Exercise.
In the records below, some lines contain the word "javascript". Copy each of them.

Dataset.
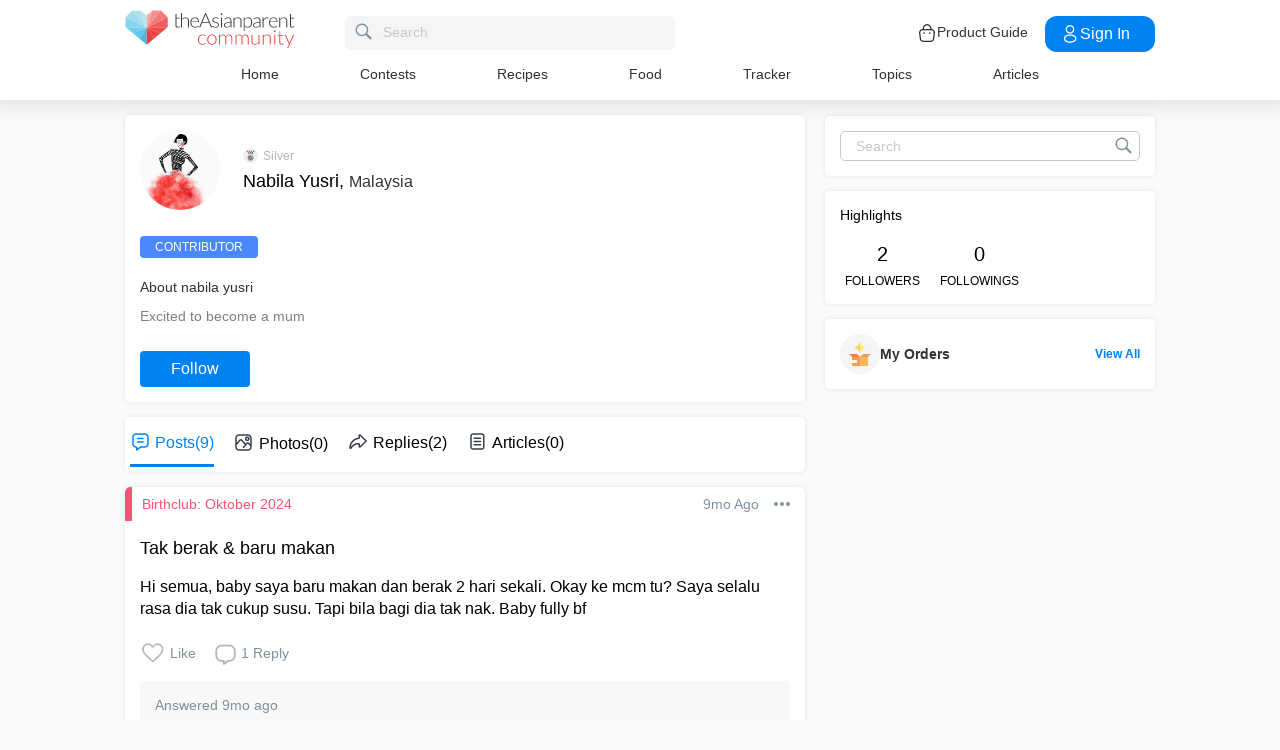

--- FILE ---
content_type: application/javascript; charset=utf-8
request_url: https://fundingchoicesmessages.google.com/f/AGSKWxUjlIqyR5v-xCJbvM7LdVzBUokK_j8Gx4pfJqRtrwPNQ5McGeJlBAd7-MoliZG3eCFH0iBBlaexfZbh_vgYwEkQHRATfmS_gw7GSA9b4bAWtvkeVZd2YZeZXT2b2GNcn9iDTFC6Iod9zLrQWq0sQOXAAd7xu3EAikJ5m1kOfGwSQjlb7fPBerGnSlHM/_-ad-refresh//comment-ad-.weborama.js/js_ad_utf8./ad-300x250.
body_size: -1289
content:
window['16d42551-d9df-40cc-a40a-59e66482ad7d'] = true;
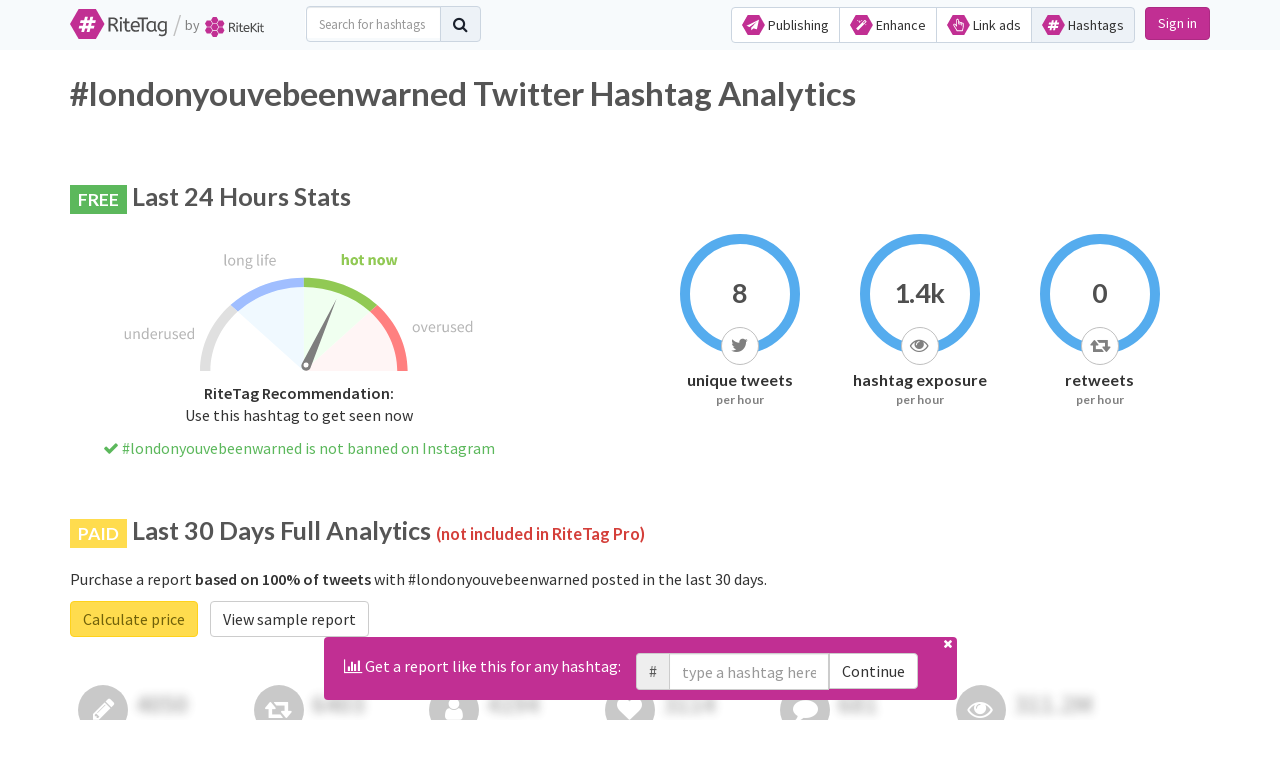

--- FILE ---
content_type: text/javascript
request_url: https://www.gstatic.com/charts/regioncoder/0//geocodes/countries_en.js
body_size: 1905
content:
// Copyright 2008 Google Inc.
// All Rights Reserved.

(function() {
  var results = {"east timor": "TP", "samoa": "WS", "japan": "JP", "french southern territories": "TF", "tokelau": "TK", "cayman islands": "KY", "azerbaijan": "AZ", "north korea": "KP", "djibouti": "DJ", "french guiana": "GF", "malta": "MT", "guinea-bissau": "GW", "hungary": "HU", "taiwan": "TW", "cyprus": "CY", "haiti": "HT", "barbados": "BB", "eastern asia": "UN030", "bhutan": "BT", "yugoslavia": "YU", "lithuania": "LT", "congo - kinshasa": "CD", "micronesia": "UN057", "andorra": "AD", "union of soviet socialist republics": "SU", "rwanda": "RW", "aruba": "AW", "liberia": "LR", "argentina": "AR", "norway": "NO", "sierra leone": "SL", "somalia": "SO", "ghana": "GH", "falkland islands": "FK", "belarus": "BY", "saint helena": "SH", "cuba": "CU", "middle africa": "UN017", "central asia": "UN143", "french polynesia": "PF", "southern europe": "UN039", "guatemala": "GT", "isle of man": "IM", "belgium": "BE", "world": "UN001", "congo - brazzaville": "CG", "southern asia": "UN034", "kazakhstan": "KZ", "burkina faso": "BF", "aland islands": "AX", "kyrgyzstan": "KG", "netherlands": "NL", "portugal": "PT", "central america": "UN013", "denmark": "DK", "philippines": "PH", "montserrat": "MS", "senegal": "SN", "moldova": "MD", "latvia": "LV", "croatia": "HR", "bosnia and herzegovina": "BA", "chad": "TD", "switzerland": "CH", "western europe": "UN155", "mali": "ML", "bulgaria": "BG", "jamaica": "JM", "albania": "AL", "angola": "AO", "colombia": "CO", "serbia and montenegro": "CS", "northern america": "UN021", "palestinian territory": "PS", "lebanon": "LB", "malaysia": "MY", "christmas island": "CX", "mozambique": "MZ", "greece": "GR", "zaire": "ZR", "nicaragua": "NI", "new zealand": "NZ", "southern africa": "UN018", "canada": "CA", "afghanistan": "AF", "qatar": "QA", "oceania": "UN009", "palau": "PW", "turkmenistan": "TM", "equatorial guinea": "GQ", "pitcairn": "PN", "guinea": "GN", "panama": "PA", "nepal": "NP", "central african republic": "CF", "luxembourg": "LU", "solomon islands": "SB", "south america": "UN005", "swaziland": "SZ", "cook islands": "CK", "tuvalu": "TV", "netherlands antilles": "AN", "namibia": "NA", "nauru": "NR", "venezuela": "VE", "australia and new zealand": "UN053", "outlying oceania": "QO", "europe": "UN150", "brunei": "BN", "iran": "IR", "british indian ocean territory": "IO", "united arab emirates": "AE", "south georgia and the south sandwich islands": "GS", "saint kitts and nevis": "KN", "sri lanka": "LK", "paraguay": "PY", "china": "CN", "armenia": "AM", "western asia": "UN145", "kiribati": "KI", "belize": "BZ", "tunisia": "TN", "ukraine": "UA", "melanesia": "UN054", "yemen": "YE", "northern mariana islands": "MP", "libya": "LY", "trinidad and tobago": "TT", "mayotte": "YT", "gambia": "GM", "finland": "FI", "macedonia": "MK", "americas": "UN019", "mauritius": "MU", "antigua and barbuda": "AG", "niue": "NU", "syria": "SY", "dominican republic": "DO", "people's democratic republic of yemen": "YD", "jersey": "JE", "burma": "BU", "pakistan": "PK", "romania": "RO", "seychelles": "SC", "metropolitan france": "FX", "czech republic": "CZ", "myanmar": "MM", "el salvador": "SV", "egypt": "EG", "neutral zone": "NT", "guam": "GU", "africa": "UN002", "papua new guinea": "PG", "wallis and futuna": "WF", "united states": "US", "austria": "AT", "greenland": "GL", "mongolia": "MN", "ivory coast": "CI", "thailand": "TH", "honduras": "HN", "niger": "NE", "fiji": "FJ", "comoros": "KM", "turkey": "TR", "united kingdom": "GB", "madagascar": "MG", "iraq": "IQ", "bangladesh": "BD", "mauritania": "MR", "eastern europe": "UN151", "bolivia": "BO", "uruguay": "UY", "france": "FR", "bahamas": "BS", "vatican": "VA", "slovakia": "SK", "gibraltar": "GI", "ireland": "IE", "laos": "LA", "british virgin islands": "VG", "south korea": "KR", "anguilla": "AI", "malawi": "MW", "ecuador": "EC", "israel": "IL", "peru": "PE", "algeria": "DZ", "serbia": "RS", "tanzania": "TZ", "puerto rico": "PR", "montenegro": "ME", "tajikistan": "TJ", "svalbard and jan mayen": "SJ", "togo": "TG", "jordan": "JO", "chile": "CL", "martinique": "MQ", "oman": "OM", "turks and caicos islands": "TC", "nigeria": "NG", "spain": "ES", "sao tome and principe": "ST", "georgia": "GE", "eastern africa": "UN014", "bouvet island": "BV", "asia": "UN142", "northern europe": "UN154", "american samoa": "AS", "polynesia": "UN061", "morocco": "MA", "sweden": "SE", "heard island and mcdonald islands": "HM", "gabon": "GA", "guyana": "GY", "western africa": "UN011", "grenada": "GD", "guadeloupe": "GP", "hong kong": "HK", "russia": "RU", "u.s. virgin islands": "VI", "cocos islands": "CC", "bahrain": "BH", "zimbabwe": "ZW", "estonia": "EE", "mexico": "MX", "reunion": "RE", "india": "IN", "new caledonia": "NC", "lesotho": "LS", "antarctica": "AQ", "australia": "AU", "saint vincent and the grenadines": "VC", "saint pierre and miquelon": "PM", "uganda": "UG", "burundi": "BI", "kenya": "KE", "macao": "MO", "botswana": "BW", "italy": "IT", "western sahara": "EH", "south africa": "ZA", "east germany": "DD", "cambodia": "KH", "ethiopia": "ET", "bermuda": "BM", "vanuatu": "VU", "marshall islands": "MH", "cameroon": "CM", "zambia": "ZM", "benin": "BJ", "brazil": "BR", "saudi arabia": "SA", "singapore": "SG", "faroe islands": "FO", "iceland": "IS", "saint lucia": "LC", "monaco": "MC", "costa rica": "CR", "united states minor outlying islands": "UM", "slovenia": "SI", "germany": "DE", "caribbean": "UN029", "san marino": "SM", "dominica": "DM", "suriname": "SR", "eritrea": "ER", "tonga": "TO", "maldives": "MV", "south-eastern asia": "UN035", "uzbekistan": "UZ", "northern africa": "UN015", "norfolk island": "NF", "poland": "PL", "indonesia": "ID", "cape verde": "CV", "sudan": "SD", "liechtenstein": "LI", "vietnam": "VN", "guernsey": "GG", "kuwait": "KW"};
  gviz.util.RegionCoder.dictionaryReady('countries_en', results);
})();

Solution to this problem.
content_type: application/javascript; charset=utf-8
content_type: text/javascript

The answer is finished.